L’affirmation de soi est le point intermédiaire entre la passivité et l’agressivité est un aspect essentiel de la communication empathique ou non-violente. Le trait le plus commun chez les personnes assertives est l’affection qu’elles ressentent pour les défauts des autres, cela veut dire qu’elles ne les critiquent pas, ni ne se sentent négligées ou dépourvues d’importance pour ces derniers, mais les embrassent plutôt afin de les comprendre.
Chacun sait que le monde de l’entreprise est un monde de compétition entre les entreprises, mais aussi entre les entreprises et leurs employés. J’ai aussi remarqué que les entreprises conflictuelles intérieurement étaient les moins rentables et la cause en est le manque de compétence des cadres à cause de promotions internes mal réfléchies.
Entre népotisme et pistons les petits chefs arrivent aux postes de commande et imposent leurs incompétences aux autres, sans oublier nombre de promus par ancienneté qui se retrouvent à des postes au-dessus de leurs capacités, ou la promotion de personnes malléables, accessibles et disponibles par fidélité à l’entreprise, les exemples sont nombreux.
Ce sont autant de pommes pourries qui persistent dans les entreprises en infectant le reste et en générant un climat professionnel négatif ainsi qu’une faible productivité.
Ces promotions sont plutôt dangereuses durablement, tout d’abord éviter les promotions automatiques et valoriser les compétences de manière plus adéquate me semble la bonne chose à faire, et de toute façon quand promotion il y a il est important de constamment former la personne que l’on promeut en la remettant à niveau de manière périodique sur toutes les compétences, capacités directives et capacités de leadership appropriées à chaque poste, et d’instaurer des mesures de supervision adéquates.

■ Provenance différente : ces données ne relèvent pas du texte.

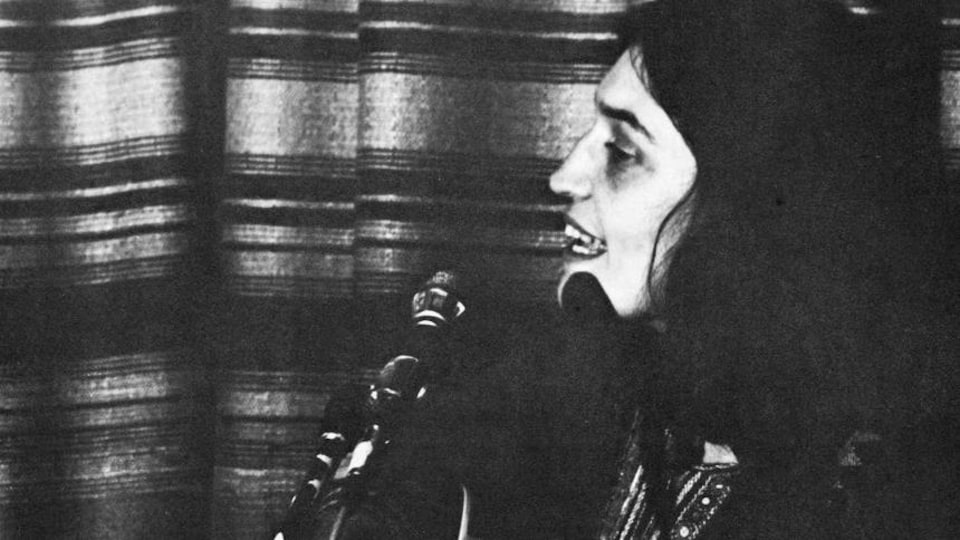 Elle chante guitare à la main.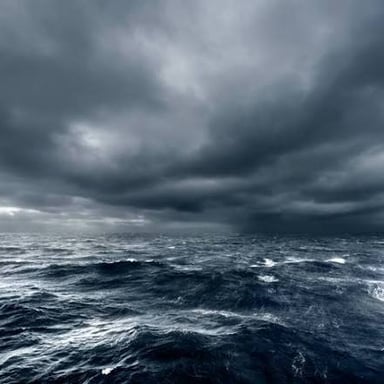 Dark storm clouds hang over rough sea.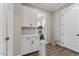 Mudroom featuring white cabinetry, countertops, adjacent to a hallway and office area with hardwood floors at 1809 Bowling Rd, Fuquay Varina, NC 27526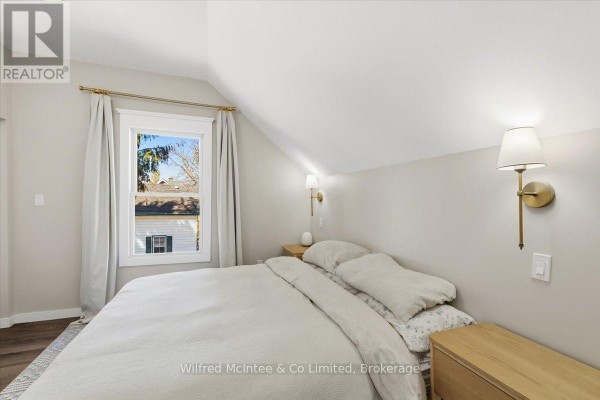 Renovated bedroom with sloped ceiling, window, and wall sconces - 425 Yonge Street S, Brockton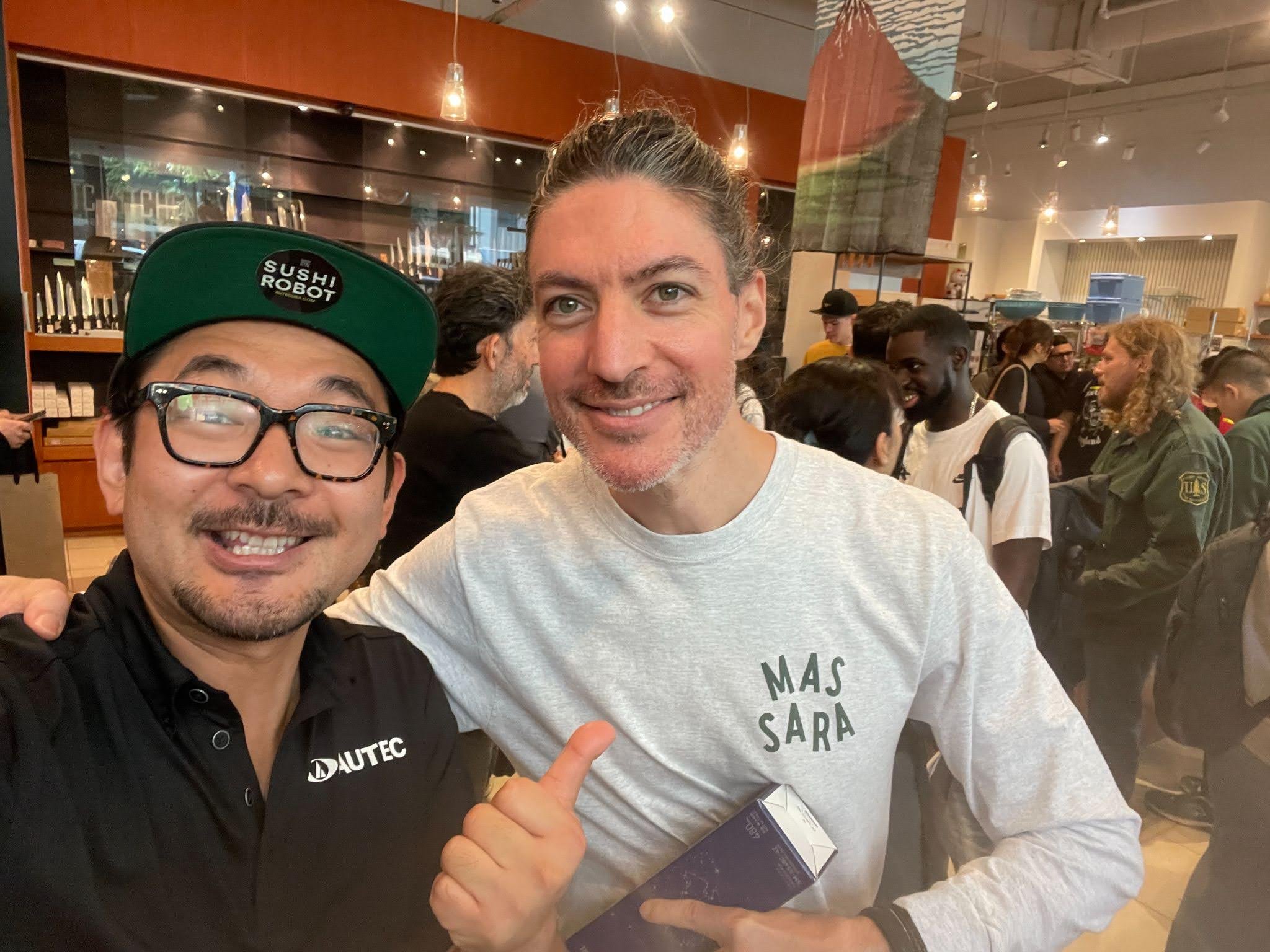 Two men smiling at a busy indoor event, one wearing glasses, a black polo shirt with a logo, and a green cap that says 'SUSHI ROBOT'; the other wearing a light grey long-sleeve shirt and holding a boxed product, with a crowd of people in the backgrou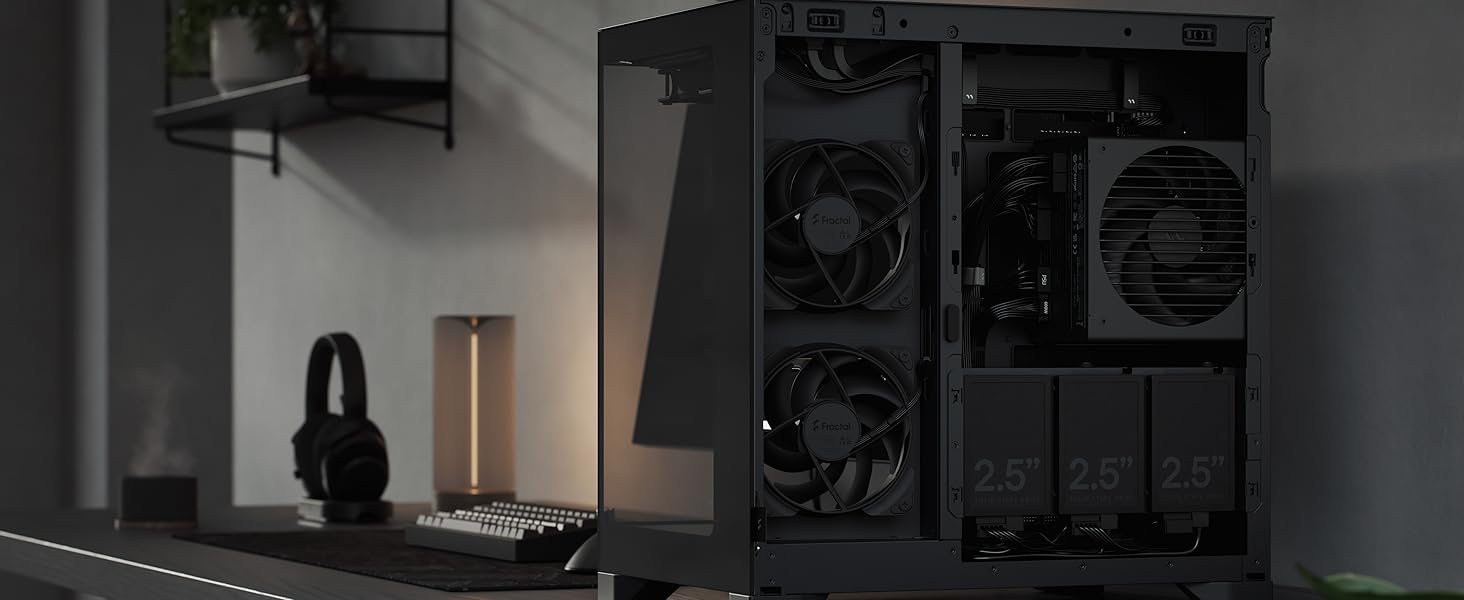 Black computer tower case on desk with internal components visible, featuring multiple cooling fans and modular layout for PC build customization.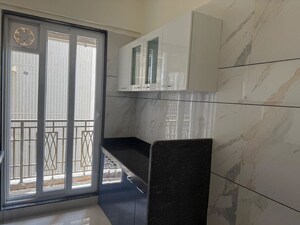 Kitchen in 3 BHK Apartment at Paradise Sai World City Phase 2, New Panvel – for Rent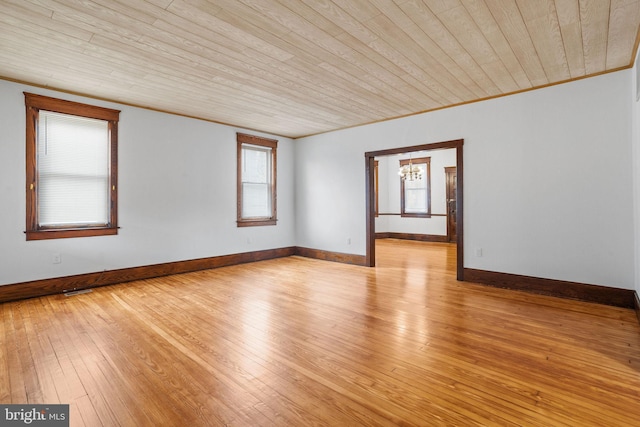 75 Church St, Beverly, NJ 08010 - empty room with light wood-type flooring, crown molding, a chandelier, and wood ceiling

Ensuite, tout employé qui exerce un poste doit pouvoir être déclassé de ses fonctions s’il est inefficace.
Pour conclure, le fait de rendre chronique l’incompétence au sein de l’ensemble de l’entreprise suppose de réduire l’efficacité, mais également la productivité, cela suppose aussi de « légaliser » l’inégalité, de rendre invisible les personnes véritablement compétentes et de créer des climats professionnels négatifs qui dériveront plus tard vers l’échec.